Numerous border crossers, as detailed by the Center for Immigration Studies' Todd Bensman, are being rewarded one-year permits to live in the U.S.in a process known as "parole". The child bounces off the ground and lays stunned before getting up. They were picked up by agents after they were spotted via surveillance technology.
They were dropped from the wall by human smugglers on Tuesday evening, who fled the area on foot.
CBP says the agent utilized a night-vision camera to capture the moment two people dropped the 3-year-old and 5-year-old girls on the USA side of the border, abandoning them north of the worldwide boundary line.
The CBP release said an agent saw the two girls get dropped from the wall on a live feed and watched as the smugglers "abandoned the helpless little girls". Both girls were medically cleared and placed in federal custody.
The minor children were transported to the Santa Teresa Border Patrol Station for evaluation by medical personnel.
"We are now working with our law enforcement partners in Mexico and attempting to identify these ruthless human smugglers so as to hold them accountable to the fullest extent of the law", Chavez said. The number of children and families attempting to cross the border increased by more than 100% between January and February.

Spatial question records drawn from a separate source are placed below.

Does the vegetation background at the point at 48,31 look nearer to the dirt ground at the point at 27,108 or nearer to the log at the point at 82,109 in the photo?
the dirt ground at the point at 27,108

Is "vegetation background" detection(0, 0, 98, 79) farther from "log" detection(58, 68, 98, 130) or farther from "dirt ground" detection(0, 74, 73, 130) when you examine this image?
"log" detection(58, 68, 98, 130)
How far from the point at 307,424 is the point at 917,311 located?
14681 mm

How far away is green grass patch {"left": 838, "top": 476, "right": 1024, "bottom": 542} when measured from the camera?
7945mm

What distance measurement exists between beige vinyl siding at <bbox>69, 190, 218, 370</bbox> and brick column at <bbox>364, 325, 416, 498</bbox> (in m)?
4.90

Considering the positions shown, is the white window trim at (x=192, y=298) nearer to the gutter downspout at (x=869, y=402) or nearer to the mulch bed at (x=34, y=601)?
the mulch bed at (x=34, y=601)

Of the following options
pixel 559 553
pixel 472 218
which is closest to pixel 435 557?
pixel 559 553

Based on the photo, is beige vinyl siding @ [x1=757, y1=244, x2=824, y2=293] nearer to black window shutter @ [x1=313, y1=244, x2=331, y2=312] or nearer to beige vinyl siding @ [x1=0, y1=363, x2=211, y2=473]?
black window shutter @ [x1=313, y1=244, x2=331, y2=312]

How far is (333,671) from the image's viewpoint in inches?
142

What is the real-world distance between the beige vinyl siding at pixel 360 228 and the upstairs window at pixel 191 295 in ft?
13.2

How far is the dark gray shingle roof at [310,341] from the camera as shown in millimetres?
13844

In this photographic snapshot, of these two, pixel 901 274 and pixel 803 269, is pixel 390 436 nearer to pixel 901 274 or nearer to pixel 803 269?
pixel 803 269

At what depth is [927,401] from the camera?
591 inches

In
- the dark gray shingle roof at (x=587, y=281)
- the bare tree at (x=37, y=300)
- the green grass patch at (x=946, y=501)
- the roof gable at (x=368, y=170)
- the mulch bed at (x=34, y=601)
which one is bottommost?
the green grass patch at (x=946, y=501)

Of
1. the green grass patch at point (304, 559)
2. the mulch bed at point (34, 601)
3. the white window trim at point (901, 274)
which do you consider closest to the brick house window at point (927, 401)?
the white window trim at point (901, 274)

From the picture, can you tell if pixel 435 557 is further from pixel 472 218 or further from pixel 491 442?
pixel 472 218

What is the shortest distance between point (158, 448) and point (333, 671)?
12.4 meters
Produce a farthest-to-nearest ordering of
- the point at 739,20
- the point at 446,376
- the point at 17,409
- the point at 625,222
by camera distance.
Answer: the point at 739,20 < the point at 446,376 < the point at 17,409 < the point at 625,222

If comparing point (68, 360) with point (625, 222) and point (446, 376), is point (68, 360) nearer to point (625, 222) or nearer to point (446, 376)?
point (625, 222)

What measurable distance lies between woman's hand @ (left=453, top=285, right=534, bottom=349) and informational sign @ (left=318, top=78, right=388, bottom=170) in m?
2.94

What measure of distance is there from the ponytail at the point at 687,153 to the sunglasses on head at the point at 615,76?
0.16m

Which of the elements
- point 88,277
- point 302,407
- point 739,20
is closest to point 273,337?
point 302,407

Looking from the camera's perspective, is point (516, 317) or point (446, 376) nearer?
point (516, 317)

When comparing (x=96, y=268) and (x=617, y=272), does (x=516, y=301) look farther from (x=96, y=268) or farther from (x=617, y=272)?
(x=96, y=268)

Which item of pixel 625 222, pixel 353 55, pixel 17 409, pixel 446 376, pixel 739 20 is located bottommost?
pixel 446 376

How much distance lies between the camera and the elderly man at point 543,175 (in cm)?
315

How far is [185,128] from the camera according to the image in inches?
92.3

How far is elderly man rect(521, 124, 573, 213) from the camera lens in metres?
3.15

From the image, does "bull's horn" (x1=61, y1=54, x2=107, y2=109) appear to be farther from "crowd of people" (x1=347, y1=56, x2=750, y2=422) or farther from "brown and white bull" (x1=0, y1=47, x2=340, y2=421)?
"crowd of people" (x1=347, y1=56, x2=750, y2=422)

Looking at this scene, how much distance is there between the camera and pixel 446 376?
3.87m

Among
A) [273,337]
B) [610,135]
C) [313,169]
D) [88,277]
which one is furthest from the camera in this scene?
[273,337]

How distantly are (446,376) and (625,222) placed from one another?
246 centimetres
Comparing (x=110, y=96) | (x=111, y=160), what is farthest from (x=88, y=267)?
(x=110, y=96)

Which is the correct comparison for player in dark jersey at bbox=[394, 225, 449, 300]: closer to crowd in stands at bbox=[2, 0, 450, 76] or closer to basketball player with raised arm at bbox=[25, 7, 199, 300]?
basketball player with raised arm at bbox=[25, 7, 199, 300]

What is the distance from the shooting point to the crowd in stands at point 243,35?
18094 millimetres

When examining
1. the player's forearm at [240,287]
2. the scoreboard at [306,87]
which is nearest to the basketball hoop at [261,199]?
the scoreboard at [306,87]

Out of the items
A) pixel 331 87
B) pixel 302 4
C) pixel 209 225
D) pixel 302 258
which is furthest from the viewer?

According to official statistics, the Department of Health and Human Services had 12,918 migrant children in their care as of Tuesday, while CBP was responsible for the care of another 5,285. In an effort to speed things up, U.S. Homeland Security Secretary Alejandro Mayorkas has ordered case workers who are tasked with facilitating these transfers to work seven days a week. CBP said the girls remain in the agency's custody.
President Joe Biden's administration is facing growing pressure to confront the situation and criticisms about how the unaccompanied minors have been cared for while under United States government custody.
Critics say the Biden administration should have been better prepared to manage migration flows before relaxing policies.